Aber wir sollten vermeiden, der Faszination nachzugeben, die das
Wort selbst über uns ausüben könnte. Statt dessen ist es notwendig,
die begriffliche Struktur zu erfassen und freizulegen, die ihm unterliegt.
Die Leere und das Nichts
8. Für Epikur ist die Leere ein Begriff,
der uns erlaubt, den Regen der Atome zu denken; das Nichts wiederum
nimmt die Figur des clinamen an. Das Letztere ist
eine infinitesimale Abweichung, "so klein als möglich",
die, "man weiß nicht wo, noch wann, noch wie" stattfindet und die
veranlaßt, daß ein Atom von seinem senkrechten Fall ins Leere abweicht,
und die, indem sie den Parallelismus an einem Punkt auf kaum merkliche
Weise unterbricht, eine Begegnung mit dem benachbarten Atom verursacht
und von einer Begegnung zur nächsten eine Karambolage, und die Entstehung
einer Welt, das heißt des Aggregats von Atomen, die von der ersten
Abweichung und der ersten Begegnung in einer Kettenreaktion hervorgerufen
wird. (Althusser 1994a: 555)
9. Nach Althusser sieht Epikur die Welt als den Effekt eines ursprünglichen
Nichts, einfach charakterisiert durch eine Leere, in der die Atome
parallel herunterregnen:
Epikur erklärt uns, daß vor der Entstehung der Welt
eine Unzahl an Atomen parallel ins Leere fiel. Sie fallen immer
noch. Das impliziert, daß vor der Welt nichts war, und gleichzeitig,
daß alle Elemente der Welt schon immer da waren, bevor noch irgendeine
Welt war.
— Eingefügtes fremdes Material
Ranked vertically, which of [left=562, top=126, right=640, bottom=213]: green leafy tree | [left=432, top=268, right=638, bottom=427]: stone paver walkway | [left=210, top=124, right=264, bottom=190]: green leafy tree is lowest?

Das impliziert auch, daß vor der Entstehung der Welt kein
Sinn existierte, weder Grund noch Zweck, weder Vernunft noch Unvernunft.
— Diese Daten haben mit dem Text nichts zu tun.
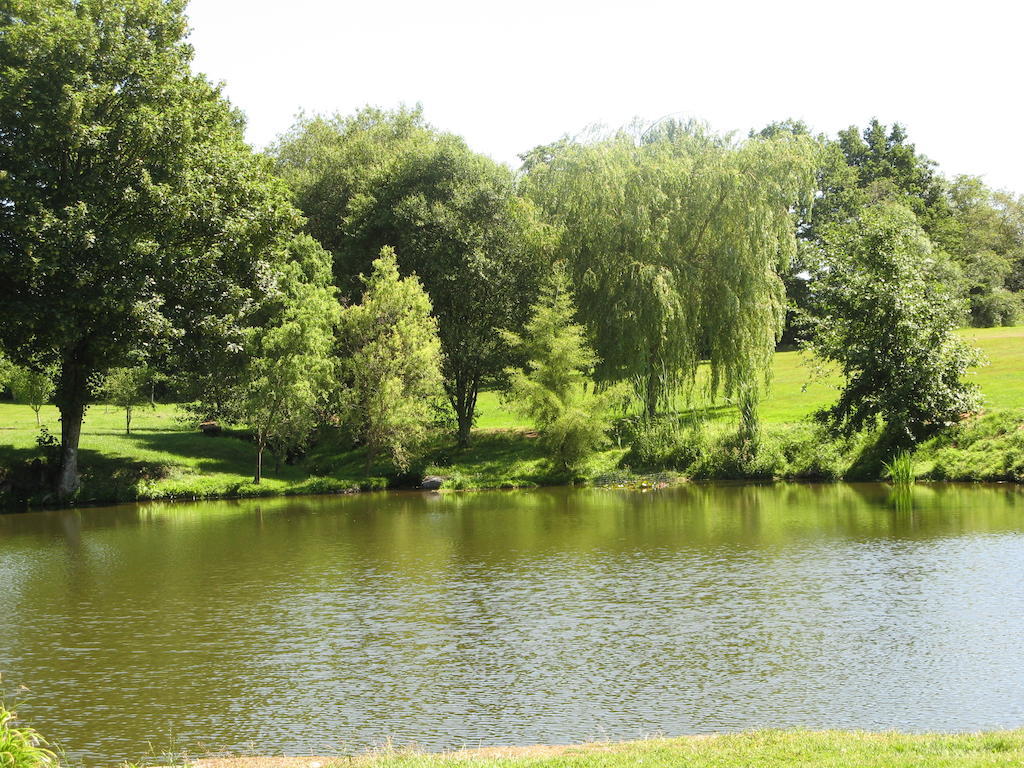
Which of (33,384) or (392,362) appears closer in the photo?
(392,362)

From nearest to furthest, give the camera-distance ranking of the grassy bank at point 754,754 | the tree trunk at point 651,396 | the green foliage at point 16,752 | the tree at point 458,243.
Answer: the green foliage at point 16,752, the grassy bank at point 754,754, the tree trunk at point 651,396, the tree at point 458,243

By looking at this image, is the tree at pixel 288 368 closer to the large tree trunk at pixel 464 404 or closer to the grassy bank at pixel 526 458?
the grassy bank at pixel 526 458

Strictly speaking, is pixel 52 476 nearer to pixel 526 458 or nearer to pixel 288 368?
pixel 288 368

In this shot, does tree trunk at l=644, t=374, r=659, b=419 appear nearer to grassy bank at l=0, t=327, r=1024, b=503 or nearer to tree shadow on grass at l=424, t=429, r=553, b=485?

Die Nicht-Vorgängigkeit des Sinns ist eine fundamentale These Epikurs,
mit der er sich Plato genauso wie Aristoteles entgegenstellt. (Althusser
1994a: 555)
10. Demzufolge existiert kein ursprünglicher “Sinn” in der Welt,
auch nicht in der Schöpfung der Welt; daher wäre es nach Althusser
ein Mißverständnis, die infinitesimale Abweichung des clinamen
in der Leere als eine ontologische Grundlage für die menschliche
Freiheit in einer Welt der Notwendigkeit zu begreifen.
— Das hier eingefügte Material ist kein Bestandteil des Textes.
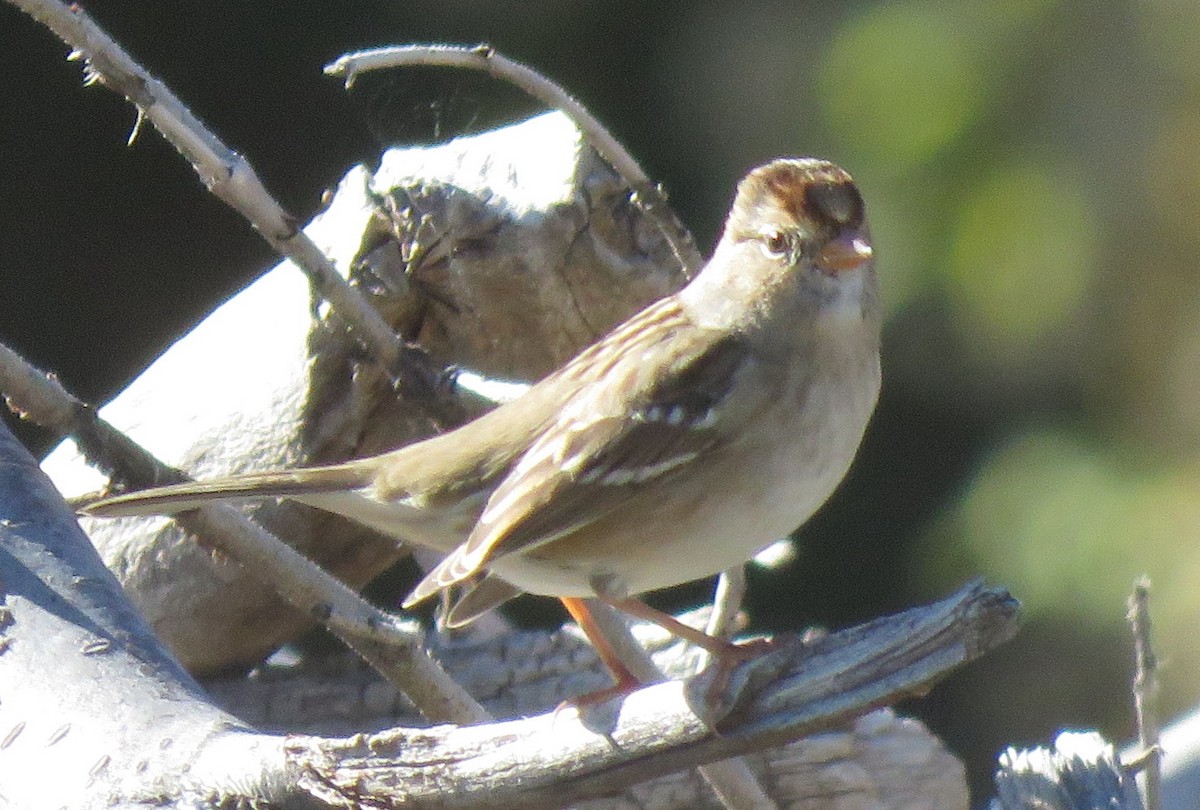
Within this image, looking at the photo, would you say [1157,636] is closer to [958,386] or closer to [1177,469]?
[1177,469]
11. Machiavellis Leere ist zuallererst eine philosophische
Leere, sowohl die Abwesenheit jeglicher Ursache auf der ontologischen
Ebene als auch die Abwesenheit jeglichen Prinzips auf der moralischen
oder teleologischen Ebene. Für Machiavelli findet (man) dort keine
Ursache, die ihren Effekten vorangeht, kein moralisches oder theologisches
Prinzip (wie in der gesamten Überlieferung der aristotelischen Politik:
die guten und die schlechten Regimes, der Verfall der guten in schlechte).
(…) Wie in der epikureischen Welt sind alle Elemente hier und jenseits,
bereit zum Regnen [là et au-delà, à pleuvoir] (…), aber sie existieren
nicht, sie sind nur abstrakt, solange die Einheit einer Welt sie
nicht vereint hat in der Begegnung, die ihre Existenz ausmachen
wird. (Althusser 1994a: 560)
12. Die Möglichkeit des Übergangs Italiens zu einem Nationalstaat
zu denken, verlangt von Machiavelli, "alle philosophischen Begriffe
Platons und Aristoteles zu entleeren" oder auszuräumen (Althusser
1994a: 561). Daher ist das Nichts dasjenige, was der Begegnung zwischen
virtù und fortuna vorangeht, eben weil nichts dieser Begegnung
erlaubt, antizipiert zu werden: "Die Begegnung kann genauso gut
nicht stattfinden, wie sie stattfinden kann. Nichts entscheidet,
kein Prinzip der Entscheidung entscheidet im Vorfeld dieser Alternative,
die der Ordnung des Würfelspiels angehört." (Althusser 1994a: 561).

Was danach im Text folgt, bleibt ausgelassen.